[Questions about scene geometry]
#####

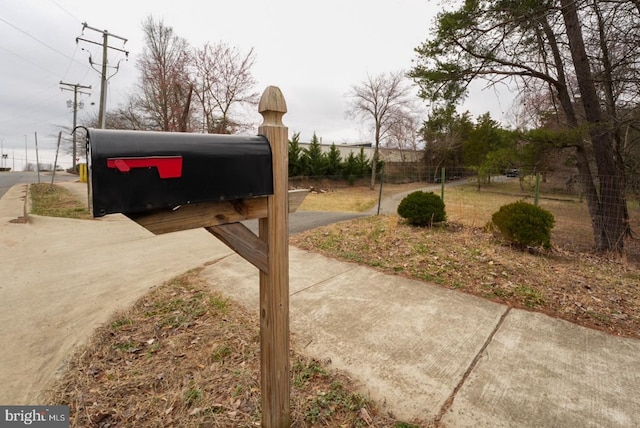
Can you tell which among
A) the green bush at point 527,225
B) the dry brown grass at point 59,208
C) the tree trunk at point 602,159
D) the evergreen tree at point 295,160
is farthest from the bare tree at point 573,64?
the evergreen tree at point 295,160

#####

_Task brief_
Update the entries by replacing "farthest" with "most distant" and keeping every other word the same. Leave the pictures out of your answer.

_Answer to this exercise_
Can you tell which among
A) the green bush at point 527,225
B) the dry brown grass at point 59,208
C) the tree trunk at point 602,159
D) the evergreen tree at point 295,160
is most distant from the bare tree at point 573,64?
the evergreen tree at point 295,160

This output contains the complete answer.